_Problem 1_
Answer these questions from the court-order template.
(a) While security for costs is outstanding, what happens to all further proceedings?
(b) Which form must each list of documents follow?
(c) Under the inspection paragraph, who pays the reasonable copying charges?
_Problem 2_
Repeat word for word the part of the court-order template that begins with the words containing "5. (a) The [Claimants/Defendants]" and ends with "[Defendants/Claimants] on [date].".

[Exercise text Boundary: Start]

Further Information and Clarification

5. (a) The [Claimants/Defendants] do on or before [date] serve on the [Defendants/Claimants] the Further Information or Clarification of the [specify Statement of case] as requested by the [Claimants/Defendants] by their Request served on the [Defendants/Claimants] on [date] [and/or]

(b) The [Claimants/Defendants] do on or before [date] serve on the [Defendants/Claimants] a response to their Request for Further Information or Clarification of the [identify statement of case] served on the [Defendants/Claimants] on [date].

Admissions*

6. The [Claimants/Defendants] do on or before [date] state in writing whether or not they admit the facts specified in the [Defendants'/Claimants'] Notice to Admit facts dated [date].

Security

7. The Claimants do provide security for the Defendants' costs in the sum of £[state sum] by [specify manner in which security to be given] and that in the meantime all further proceedings be stayed.

Lists of Documents*

8. (a) The Claimants and the Defendants respectively do on or before [state date] make and serve on the other of them a list in accordance with form N265 of the documents in their control which they are required to disclose in accordance with the obligation of standard disclosure in accordance with CPR Part 31 as modified by paragraph 5 of the Practice Direction - Patents etc. supplementing CPR Part 63.

(b) In respect of those issues identified in Schedule [number] hereto disclosure shall be limited to those [documents/categories of documents] listed in Schedule [number].

Inspection*

9. If any party wishes to inspect or have copies of such documents as are in another party's control it shall give notice in writing that it wishes to do so and such inspection shall be allowed at all reasonable times upon reasonable notice and any copies shall be provided within [number] working days of the request upon the undertaking of the party requesting the copies to pay the reasonable copying charges.

[Exercise text Boundary: End]
[Information shown Boundary: Start]

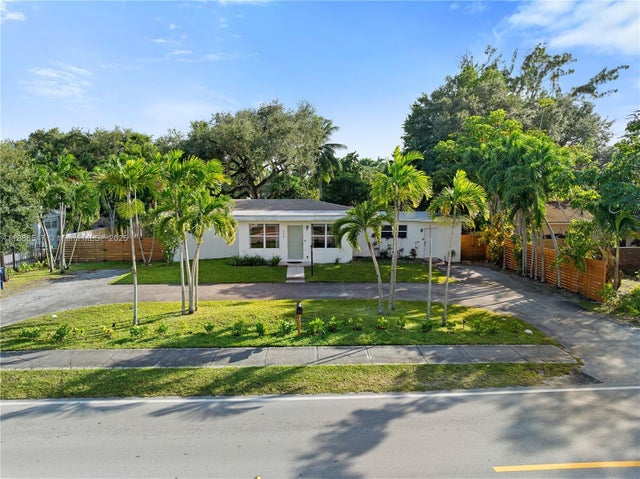 3 of 47 - 370 Ne 159th St, Miami, FL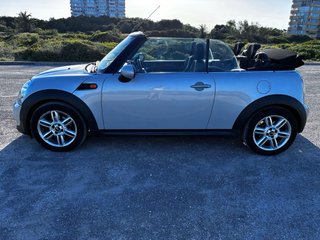 MINI Cooper 2012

[Information shown Boundary: End]

_Answer box 1_
(a) They are stayed.
(b) Form N265.
(c) The party requesting the copies.

_Answer box 2_
5. (a) The [Claimants/Defendants] do on or before [date] serve on the [Defendants/Claimants] the Further Information or Clarification of the [specify Statement of case] as requested by the [Claimants/Defendants] by their Request served on the [Defendants/Claimants] on [date] [and/or]

(b) The [Claimants/Defendants] do on or before [date] serve on the [Defendants/Claimants] a response to their Request for Further Information or Clarification of the [identify statement of case] served on the [Defendants/Claimants] on [date].